Remembered seeing yours there in the kitchen area a while back, hehe


----------



## Derick (6/4/15)

JW Flynn said:


> hehe no, I wish, lol, will get the kit and build one at some stage... the ones in the picture are, a v911 and one of two v922's then there is a canopy for a 450 pro.. but really only flying the 450 and the 550 nowadays  have to say, haven't gone for w while, but seeing as projects around the house are starting to thin out for once, I'm probably heading out for flying come the next weekend or so, hehe
> 
> can post a pic of my collection at some stage if you want....
> 
> Remembered seeing yours there in the kitchen area a while back, hehe


Yeah, been about 6 years since I flew - sadly no time anymore, but they are there waiting for in case, one day


----------



## JW Flynn (6/4/15)

Derick said:


> Yeah, been about 6 years since I flew - sadly no time anymore, but they are there waiting for in case, one day


hehe, it is a lovely sport, when you get used to flying around a couple of grand, and every time you try something new you practiced on the flight sims... eish... that is a bunch of adrenaline right there, doing it with the real chopper, hehe, and even worse when you go from the 450 to the 550 trying new things, hehe... 

taking into consideration that a crash on the 450 cots you for a light crash about 1 grand, plus or minus where as the 55 is upwards of like 3K every time...


----------



## Derick (6/4/15)

JW Flynn said:


> hehe, it is a lovely sport, when you get used to flying around a couple of grand, and every time you try something new you practiced on the flight sims... eish... that is a bunch of adrenaline right there, doing it with the real chopper, hehe, and even worse when you go from the 450 to the 550 trying new things, hehe...
> 
> taking into consideration that a crash on the 450 cots you for a light crash about 1 grand, plus or minus where as the 55 is upwards of like 3K every time...


Yeah, gets to be expensive and both Melinda and I flew and had our own - but we flew with the clones and such, ended up a bit cheaper at least


----------



## JW Flynn (6/4/15)

Derick said:


> Yeah, gets to be expensive and both Melinda and I flew and had our own - but we flew with the clones and such, ended up a bit cheaper at least


true, my 450 and 550 are align models, but still... I think it also adds to the adrenaline rush you get when you flying... lol, crash and wait till payday to repair, lol... but now with vaping costing me so much, lol..... I need to slow down somewhere...


----------



## JW Flynn (6/4/15)

lol, the wife just put some vanilla ice cream and strawberry's in the clicks bought mixer... man does it taste nice, hehe, she is loving it almost as much as I was earlier today, hehe

Reactions: Like 1


----------



## JW Flynn (6/4/15)

oh wow, even better, if it's possible, lol, those of you who know the cookies and cream shooter, put some ice-cream in this thing, and two shots of that, bloody hell!!!! this is something i would like to vape, darn it's nice!!!!


----------



## Silver (6/4/15)

JW Flynn said:


> true, my 450 and 550 are align models, but still... I think it also adds to the adrenaline rush you get when you flying... lol, crash and wait till payday to repair, lol... but now with vaping costing me so much, lol..... I need to slow down somewhere...
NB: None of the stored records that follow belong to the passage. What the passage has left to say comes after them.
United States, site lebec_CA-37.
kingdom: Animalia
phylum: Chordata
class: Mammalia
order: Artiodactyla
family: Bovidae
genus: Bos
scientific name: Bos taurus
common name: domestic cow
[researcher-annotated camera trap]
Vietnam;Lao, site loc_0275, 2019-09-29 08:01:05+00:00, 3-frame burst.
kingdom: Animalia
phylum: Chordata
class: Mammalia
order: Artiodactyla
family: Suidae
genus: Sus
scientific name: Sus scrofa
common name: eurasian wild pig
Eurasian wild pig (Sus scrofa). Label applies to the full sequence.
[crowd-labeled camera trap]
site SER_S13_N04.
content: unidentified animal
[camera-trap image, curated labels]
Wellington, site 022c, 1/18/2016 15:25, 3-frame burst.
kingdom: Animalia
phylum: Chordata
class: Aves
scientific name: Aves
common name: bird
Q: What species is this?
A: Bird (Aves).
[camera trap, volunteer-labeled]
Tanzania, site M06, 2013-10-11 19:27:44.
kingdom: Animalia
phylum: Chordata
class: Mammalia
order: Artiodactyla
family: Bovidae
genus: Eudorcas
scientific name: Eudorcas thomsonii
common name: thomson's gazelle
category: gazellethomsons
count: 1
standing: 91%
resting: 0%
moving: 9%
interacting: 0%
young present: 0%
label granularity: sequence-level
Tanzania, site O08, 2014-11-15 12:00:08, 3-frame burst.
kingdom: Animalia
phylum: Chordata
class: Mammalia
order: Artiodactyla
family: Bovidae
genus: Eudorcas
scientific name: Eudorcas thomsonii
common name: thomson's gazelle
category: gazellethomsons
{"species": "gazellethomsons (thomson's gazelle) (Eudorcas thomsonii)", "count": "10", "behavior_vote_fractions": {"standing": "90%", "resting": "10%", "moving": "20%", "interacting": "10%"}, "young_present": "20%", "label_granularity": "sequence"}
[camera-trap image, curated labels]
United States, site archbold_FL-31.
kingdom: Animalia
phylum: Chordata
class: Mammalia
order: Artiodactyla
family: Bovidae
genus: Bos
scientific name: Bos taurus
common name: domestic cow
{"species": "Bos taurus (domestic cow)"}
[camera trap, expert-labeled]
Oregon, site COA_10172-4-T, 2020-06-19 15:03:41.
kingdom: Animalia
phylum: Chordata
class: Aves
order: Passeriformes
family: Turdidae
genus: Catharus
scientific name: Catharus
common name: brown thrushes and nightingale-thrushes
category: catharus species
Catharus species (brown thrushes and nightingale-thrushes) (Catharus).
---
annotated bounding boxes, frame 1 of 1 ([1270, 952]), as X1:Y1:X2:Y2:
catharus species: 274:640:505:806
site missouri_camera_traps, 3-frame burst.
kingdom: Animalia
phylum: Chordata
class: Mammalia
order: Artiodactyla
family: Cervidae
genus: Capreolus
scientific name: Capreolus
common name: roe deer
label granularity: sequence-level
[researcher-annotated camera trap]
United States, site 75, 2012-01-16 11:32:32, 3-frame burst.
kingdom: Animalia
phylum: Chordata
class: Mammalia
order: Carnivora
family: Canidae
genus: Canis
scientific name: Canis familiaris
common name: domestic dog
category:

Can't you somehow fly a chopper to Derick at SkyBlue and pick up some juice, then you can save on shipping....

Lol...


----------



## Gazzacpt (6/4/15)

Silver said:


> Can't you somehow fly a chopper to Derick at SkyBlue and pick up some juice, then you can save on shipping....
> 
> Lol...



Apparently that's on the cards for drones in the future. You get GPS guided ones program in a location and bam light parcel delivered.

Reactions: Like 1


----------



## JW Flynn (13/4/15)

my damn juices are still in the boot of my car..... with last week being so damn cold, rainy and cloudy I probably only got about 5 hours of direct sun light on it, lol

Today so far seems to be good, and currently as the sun is moving over it is actually starting to hit my boot (under shading) 

so tonight i'm trying those juices if they are ready or not, lol, the rest of the steeping they can stay in the drawer


----------



## zadiac (13/4/15)

I'm going to build a mag stirrer that can stir 4 bottles (the 50-150ml erlenmeyer flasks) at a time with a heated plate (3d printer heat bed). With the hot plate it will mix high VG juices easily. 
I will have the heatbed and fans on separate switches so I can heat up the plate first and then start the stirring.

I always mix about 4 flavors at a time, so this will work for me.

Reactions: Like 2


----------



## JW Flynn (13/4/15)

sounds good


----------



## Spydro (12/8/16)

Mine finally came. It's a win for my uses, and whisper quiet even at full speed.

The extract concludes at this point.